The letter calls for the DOJ to provide a "timely response" to a series of questions about the department's investigatory steps, Israeli cooperation or lack thereof, and which specific U.S. criminal laws are being considered for the probe.
Schaeffer Omer-Man said that "without an interim update on the investigation or a concluding report, it is hard to take seriously U.S. claims that it will vigorously investigate and hold accountable extrajudicial killings of American citizens."
"The lack of communicable progress also adds to the grief felt by the Abu Akleh family, who filed a formal complaint with the ICC in May 2022 about Abu Akleh's killing by IDF forces," he added, referring to the International Criminal Court.

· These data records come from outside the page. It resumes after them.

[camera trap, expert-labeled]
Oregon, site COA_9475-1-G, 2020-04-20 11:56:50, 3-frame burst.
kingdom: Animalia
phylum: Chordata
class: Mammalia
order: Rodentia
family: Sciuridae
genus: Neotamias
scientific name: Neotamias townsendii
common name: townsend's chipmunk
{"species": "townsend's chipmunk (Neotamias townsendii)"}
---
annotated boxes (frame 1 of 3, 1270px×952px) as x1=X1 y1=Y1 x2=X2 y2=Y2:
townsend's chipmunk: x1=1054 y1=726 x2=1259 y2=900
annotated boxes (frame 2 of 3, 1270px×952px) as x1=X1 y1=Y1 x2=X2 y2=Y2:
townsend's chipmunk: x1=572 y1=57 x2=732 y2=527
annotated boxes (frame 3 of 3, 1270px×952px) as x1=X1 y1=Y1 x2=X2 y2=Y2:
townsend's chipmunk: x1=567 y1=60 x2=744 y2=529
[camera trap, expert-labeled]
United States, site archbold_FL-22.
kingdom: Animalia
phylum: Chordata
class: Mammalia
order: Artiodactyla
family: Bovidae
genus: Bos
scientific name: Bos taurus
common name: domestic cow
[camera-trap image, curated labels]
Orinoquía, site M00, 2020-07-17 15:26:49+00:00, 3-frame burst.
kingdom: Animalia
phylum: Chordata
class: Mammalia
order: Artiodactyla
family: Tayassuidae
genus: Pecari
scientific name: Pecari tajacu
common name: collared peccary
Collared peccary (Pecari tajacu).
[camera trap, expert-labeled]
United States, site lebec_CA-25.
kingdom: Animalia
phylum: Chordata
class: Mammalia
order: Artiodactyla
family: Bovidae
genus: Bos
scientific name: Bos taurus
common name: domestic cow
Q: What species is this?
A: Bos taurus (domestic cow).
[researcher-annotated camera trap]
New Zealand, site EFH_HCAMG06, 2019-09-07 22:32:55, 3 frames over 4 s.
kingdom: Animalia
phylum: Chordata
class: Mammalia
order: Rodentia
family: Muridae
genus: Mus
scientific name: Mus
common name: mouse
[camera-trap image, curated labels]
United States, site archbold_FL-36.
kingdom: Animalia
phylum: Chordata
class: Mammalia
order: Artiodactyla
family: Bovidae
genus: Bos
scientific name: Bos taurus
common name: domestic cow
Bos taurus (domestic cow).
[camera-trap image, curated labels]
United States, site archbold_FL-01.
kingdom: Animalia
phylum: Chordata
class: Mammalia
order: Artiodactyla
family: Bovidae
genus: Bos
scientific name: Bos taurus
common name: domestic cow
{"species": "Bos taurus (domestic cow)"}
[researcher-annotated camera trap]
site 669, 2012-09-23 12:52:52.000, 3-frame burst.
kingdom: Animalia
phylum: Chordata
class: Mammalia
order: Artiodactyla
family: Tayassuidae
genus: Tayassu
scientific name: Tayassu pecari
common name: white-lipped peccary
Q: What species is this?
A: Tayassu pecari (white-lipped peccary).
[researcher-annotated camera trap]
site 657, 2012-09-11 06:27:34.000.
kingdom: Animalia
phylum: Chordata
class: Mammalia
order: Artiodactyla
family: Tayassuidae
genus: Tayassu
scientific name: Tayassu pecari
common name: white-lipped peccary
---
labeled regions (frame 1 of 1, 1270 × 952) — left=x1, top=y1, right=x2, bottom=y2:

DAWN was founded by the late Jamal Khashoggi, a Saudi journalist and U.S. resident who—according to multiple investigations—was murdered at his home country's consulate in Istanbul, Turkey on October 2, 2018. As Common Dreamsreported on the fifth anniversary of his assassination last year, human rights advocates continue to condemn the failure of international officials to hold accountable the people responsible for his death.